Hillsboro argues that there is no personal jurisdiction over it because plaintiff has not included specific allegations of contacts with this forum. The complaint, however, states that Hillsboro solicited, recommended, and negotiated a policy in Pennsylvania, see Compl. ¶ 18, and in response to the motion to dismiss, plaintiff clarifies these points. Plaintiff has supplied a variety of letters and faxes from representatives of Hillsboro to Forrest from 1992 until 1996 negotiating coverage, explaining coverage, and addressing premium payment. These letters are all addressed to Forrest's Pennsylvania address. See generally Plf. Ex. C; see also 42 Pa. C.S. § 4322(a)(6) (stating that jurisdiction exists over parties who contract to provide insurance in Pennsylvania). These contacts are sufficient to exercise personal jurisdiction over the defendant, and the court sees no unfairness or injustice in haling Hillsboro into court. By purporting to provide insurance coverage to a Pennsylvania resident, Hillsboro purposefully availed itself of business opportunities in this state and cannot now claim that it could not anticipate being sued in a Pennsylvania court if it failed to provide coverage. "[T]he Due Process Clause may not be readily wielded as a territorial shield to avoid interstate obligations that have been voluntarily assumed." Burger King, 471 U.S. at 474, 105 S.Ct. 2174.*fn3

B. Hillsboro Excess

Plaintiff alleges that Hillsboro Excess is liable on a theory of successor liability.
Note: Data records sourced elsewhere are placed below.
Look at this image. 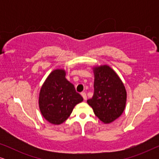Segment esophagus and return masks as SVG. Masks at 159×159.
Listing matches in <instances>:
<instances>
[{
	"mask_svg": "<svg viewBox=\"0 0 159 159\" xmlns=\"http://www.w3.org/2000/svg\"><path fill=\"white\" fill-rule=\"evenodd\" d=\"M81 95H82V98H83L84 100L87 99V95H86L85 93H82Z\"/></svg>",
	"mask_w": 159,
	"mask_h": 159,
	"instance_id": "esophagus-1",
	"label": "esophagus"
}]
</instances>
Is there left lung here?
<instances>
[{
  "label": "left lung",
  "mask_w": 159,
  "mask_h": 159,
  "mask_svg": "<svg viewBox=\"0 0 159 159\" xmlns=\"http://www.w3.org/2000/svg\"><path fill=\"white\" fill-rule=\"evenodd\" d=\"M93 71L94 94L87 102L100 120L111 123L125 110L127 92L119 76L107 65L95 67Z\"/></svg>",
  "instance_id": "obj_1"
}]
</instances>
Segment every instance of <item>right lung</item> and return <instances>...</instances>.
<instances>
[{
    "label": "right lung",
    "mask_w": 159,
    "mask_h": 159,
    "mask_svg": "<svg viewBox=\"0 0 159 159\" xmlns=\"http://www.w3.org/2000/svg\"><path fill=\"white\" fill-rule=\"evenodd\" d=\"M63 69H56L48 75L40 89L39 107L43 116L50 123L60 125L66 120L77 103L83 98L75 86L65 77Z\"/></svg>",
    "instance_id": "add662e5"
}]
</instances>
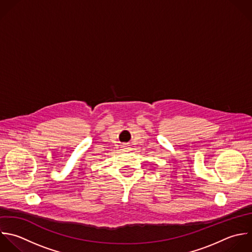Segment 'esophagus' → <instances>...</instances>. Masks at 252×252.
I'll return each instance as SVG.
<instances>
[{
  "instance_id": "34e87169",
  "label": "esophagus",
  "mask_w": 252,
  "mask_h": 252,
  "mask_svg": "<svg viewBox=\"0 0 252 252\" xmlns=\"http://www.w3.org/2000/svg\"><path fill=\"white\" fill-rule=\"evenodd\" d=\"M123 149H125V150H127L128 149V146L127 145H123V147H122Z\"/></svg>"
}]
</instances>
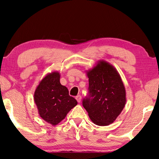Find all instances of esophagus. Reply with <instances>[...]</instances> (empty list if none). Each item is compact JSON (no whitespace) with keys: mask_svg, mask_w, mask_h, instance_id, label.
<instances>
[{"mask_svg":"<svg viewBox=\"0 0 159 159\" xmlns=\"http://www.w3.org/2000/svg\"><path fill=\"white\" fill-rule=\"evenodd\" d=\"M77 101L78 102V103H80L81 102V99H82V97H81V95H77V96H76L75 97Z\"/></svg>","mask_w":159,"mask_h":159,"instance_id":"34e87169","label":"esophagus"}]
</instances>
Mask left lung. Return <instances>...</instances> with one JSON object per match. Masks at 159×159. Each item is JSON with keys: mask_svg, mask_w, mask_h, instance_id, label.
Returning <instances> with one entry per match:
<instances>
[{"mask_svg": "<svg viewBox=\"0 0 159 159\" xmlns=\"http://www.w3.org/2000/svg\"><path fill=\"white\" fill-rule=\"evenodd\" d=\"M89 95L83 100L90 120L98 126L112 124L124 109L126 90L121 77L114 66L99 61L86 71Z\"/></svg>", "mask_w": 159, "mask_h": 159, "instance_id": "obj_1", "label": "left lung"}]
</instances>
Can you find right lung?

Hillsboro Excess acknowledges that, under Pennsylvania law, the acts of a predecessor corporation may be attributed to its successor for purposes of determining whether jurisdiction over the successor is proper. See Simmers v. American Cyanamid Corp., 394 Pa. Super. 464, 576 A.2d 376, 381 (1990) ("We . . . hold that the predecessor's activities may be attributed to the successor or jurisdictional purposes."); see also id. at 384-90 (explaining rationale); Bowers v. NETI Technologies, Inc., 690 F. Supp. 349, 359-61 (E.D.Pa. 1988) (applying successor liability to question of personal jurisdiction). To apply this principle, the Pennsylvania Superior Court looked to the law of successor liability and stated, as Hillsboro Excess notes, that when a company sells or transfers all of its assets to a successor, "the successor does not acquire the liabilities of the transferor merely because of its succession to the transferor's assets." Id. at 386. However, the court continued to explain that this general rule does not apply in a variety of circumstances, including the following: the purchaser impliedly or expressly assumed such obligations; the transaction was a consolidation or a merger; the purchasing corporation is merely a continuation of the selling corporation; the transaction was fraudulent; the transfer was not made for adequate consideration; or the successor undertakes to conduct the same manufacturing operation of the transferor's product lines in an essentially unchanged manner. See id., quoting Dawejko v. Jorgensen Steel Co., 290 Pa. Super. 15, 434 A.2d 106, 107, 110 (1981).